Doubt - As old age draws in, i find myself looking at actors more instead of Sam Raimi style camera moves. I might even go and see a play in the next 10 years. Doubt is a gripping meditation on the nature of suspicion. Infact it's a study of human nature with my main nig Roger Deakins doing the DP. Good shit. Time flys by when you have actors who hold your attention, it never felt like 100 minutes had passed.

 

Let The Right One In - Some real good cosmic shit right here. Makes you wanna go check your horoscope and see which way the planets are lined up. Theres an old geezer in this who was clearly a love interest to the young vampire 60 years previous...but we only realise this a day after watching the film.

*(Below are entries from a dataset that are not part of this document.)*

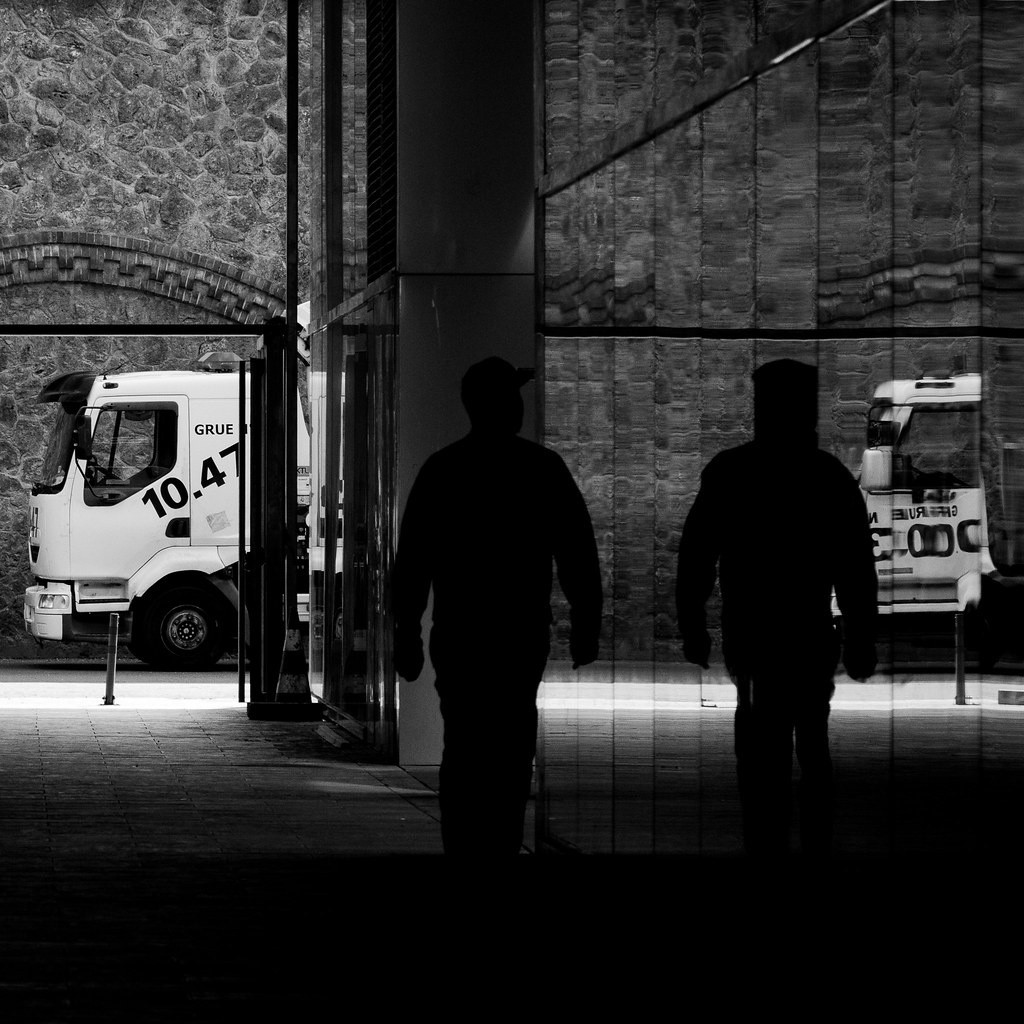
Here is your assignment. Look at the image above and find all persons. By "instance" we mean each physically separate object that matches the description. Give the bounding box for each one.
[384,357,603,853]
[675,360,876,854]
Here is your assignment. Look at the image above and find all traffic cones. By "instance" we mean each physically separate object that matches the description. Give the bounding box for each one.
[274,611,312,703]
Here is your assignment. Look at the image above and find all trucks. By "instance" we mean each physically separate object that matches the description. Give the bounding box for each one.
[23,301,343,672]
[830,369,997,678]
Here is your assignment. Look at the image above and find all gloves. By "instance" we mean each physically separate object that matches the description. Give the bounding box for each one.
[683,630,712,671]
[569,626,601,669]
[391,625,424,683]
[843,640,878,681]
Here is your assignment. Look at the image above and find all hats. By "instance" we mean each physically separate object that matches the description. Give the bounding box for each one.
[459,358,535,409]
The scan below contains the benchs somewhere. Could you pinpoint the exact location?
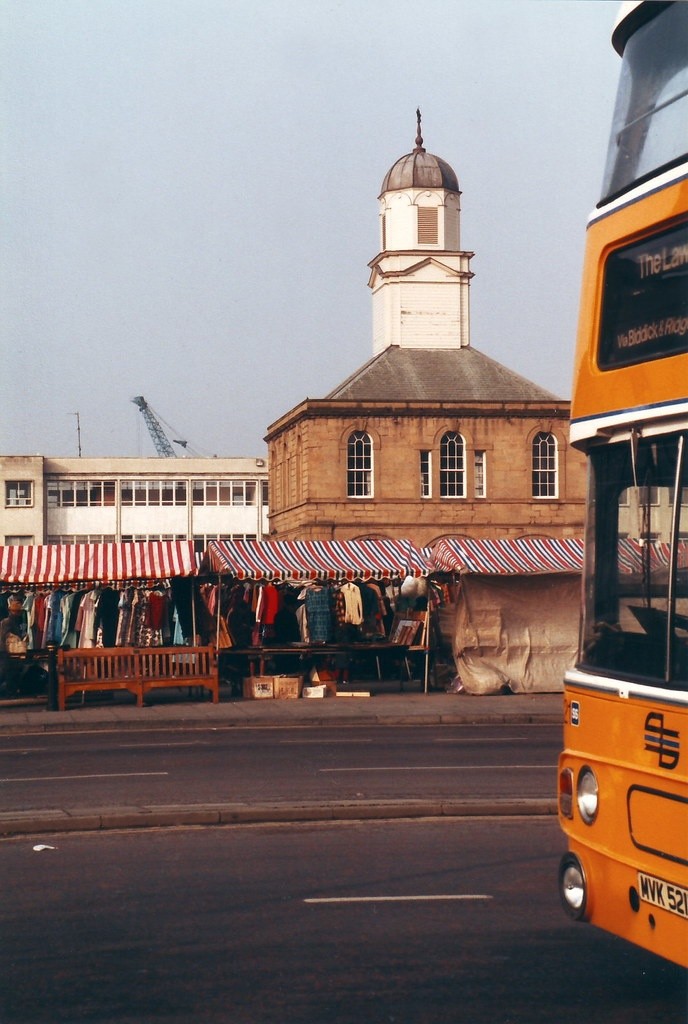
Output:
[58,644,219,710]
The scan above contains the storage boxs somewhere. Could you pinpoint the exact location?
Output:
[241,675,372,698]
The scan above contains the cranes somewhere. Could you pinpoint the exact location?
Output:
[132,393,204,454]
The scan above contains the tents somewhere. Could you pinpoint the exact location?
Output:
[432,538,688,696]
[0,540,197,666]
[203,538,431,694]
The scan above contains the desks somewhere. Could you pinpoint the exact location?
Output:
[222,643,424,691]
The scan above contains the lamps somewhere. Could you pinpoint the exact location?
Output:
[256,459,264,466]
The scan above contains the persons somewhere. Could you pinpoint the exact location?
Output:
[0,595,27,655]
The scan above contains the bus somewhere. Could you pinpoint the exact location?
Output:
[555,0,688,973]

A sign of a good film if your still thinking about it the next day. Smae as realising the young vampire was actually a boy after meditating on the shot of his castrated genitals. And the fathers alcoholism.

 

My Bloody Valentine - How many ways can you kill motherfuckers with a pick-axe? A few. Hated the first 10 minutes with a passion, then the film became a bit of a Cluedo style whodunnit (actually pretty watchable) before inevitabley dissappearing up it's own arse with the "Identity" style psychogenic fugue style scenario, which worked best in Lost Highway, but now which seems to be the ending of choice for film directors who can't figure out a way to end their films. Patrick Lussier has edited all Wes Craven's films for the last 15 years, this guy could use a little pussy.